The final string should look like this:
2008-02-06,8:00 AM,14.0,6.0,59,1027,-9999.0,West,6.9,-,N/A,N/A,N/A,Clear\n
2008-02-06,9:00 AM,16,6,40,1028,12,WNW,10.4,,N/A,,N/A,N/A,N/A,N/A,N/A\n
EDIT: Note that you could open a filehandle to the data string and let readline deal with line endings:
#!/usr/bin/perl
use strict; use warnings;
use autodie;
my $str = <<EO_DATA;
2008-02-06,8:00 AM,14.0,6.0,59,1027,-9999.0,West,6.9,-,N/A,,Clear
2008-02-06,9:00 AM,16,6,40,1028,12,WNW,10.4,,,,
EO_DATA
open my $str_h, '<', \$str;
while(my $row = <$str_h>) {
chomp $row;
print join(',',
map { length $_ ? $_ : 'N/A'} split /,/, $row, -1
), "\n";
}
Output:
E:\Home> t.pl
2008-02-06,8:00 AM,14.0,6.0,59,1027,-9999.0,West,6.9,-,N/A,N/A,Clear
2008-02-06,9:00 AM,16,6,40,1028,12,WNW,10.4,N/A,N/A,N/A,N/A
You can also use:
pos $str -= 1 while $str =~ s{,(,|\n)}{,N/A$1}g;
Explanation: When s/// finds a ,, and replaces it with ,N/A, it has already moved to the character after the last comma. So, it will miss some consecutive commas if you only use
$str =~ s{,(,|\n)}{,N/A$1}g;
Therefore, I used a loop to move pos $str back by a character after each successful substitution.
Now, as #ysth shows:
$str =~ s!,(?=[,\n])!,N/A!g;
would make the while unnecessary.
I couldn't quite make out what you were trying to do in your lookbehind example, but I suspect you are suffering from a precedence error there, and that everything after the lookbehind should be enclosed in a (?: ... ) so the | doesn't avoid doing the lookbehind.
Starting from scratch, what you are trying to do sounds pretty simple: place N/A after a comma if it is followed by another comma or a newline:
s!,(?=[,\n])!,N/A!g;
Example:
my $rawData = "2008-02-06,8:00 AM,14.0,6.0,59,1027,-9999.0,West,6.9,-,N/A,,Clear\n2008-02-06,9:00 AM,16,6,40,1028,12,WNW,10.4,,,,\n";
use Data::Dumper;
$Data::Dumper::Useqq = $Data::Dumper::Terse = 1;
print Dumper($rawData);
$rawData =~ s!,(?=[,\n])!,N/A!g;
print Dumper($rawData);
Output:
"2008-02-06,8:00 AM,14.0,6.0,59,1027,-9999.0,West,6.9,-,N/A,,Clear\n2008-02-06,9:00 AM,16,6,40,1028,12,WNW,10.4,,,,\n"
"2008-02-06,8:00 AM,14.0,6.0,59,1027,-9999.0,West,6.9,-,N/A,N/A,Clear\n2008-02-06,9:00 AM,16,6,40,1028,12,WNW,10.4,N/A,N/A,N/A,N/A\n"
You could search for
(?<=,)(?=,|$)
and replace that with N/A.
This regex matches the (empty) space between two commas or between a comma and end of line.

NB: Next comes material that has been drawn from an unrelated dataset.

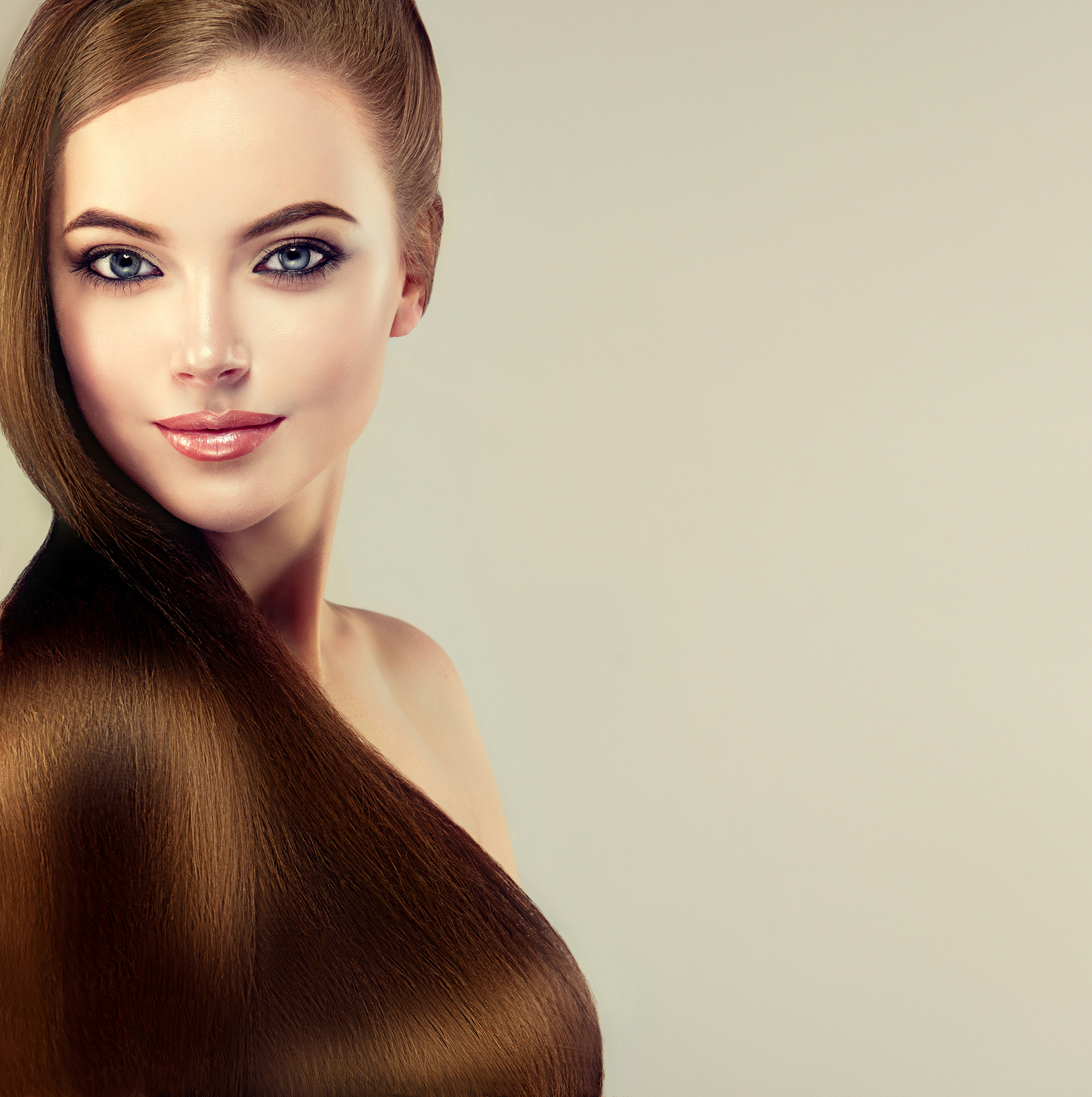 Bright and smooth hair  53966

The quick and dirty hack version:
my $rawData = "2008-02-06,8:00 AM,14.0,6.0,59,1027,-9999.0,West,6.9,-,N/A,,Clear
2008-02-06,9:00 AM,16,6,40,1028,12,WNW,10.4,,,,\n";
while ($rawData =~ s/,,/,N\/A,/g) {};
print $rawData;
Not the fastest code, but the shortest. It should loop through at max twice.
Not a regex, but not too complicated either:
$string = join ",", map{$_ eq "" ? "N/A" : $_} split (/,/, $string,-1);
The ,-1 is needed at the end to force split to include any empty fields at the end of the string.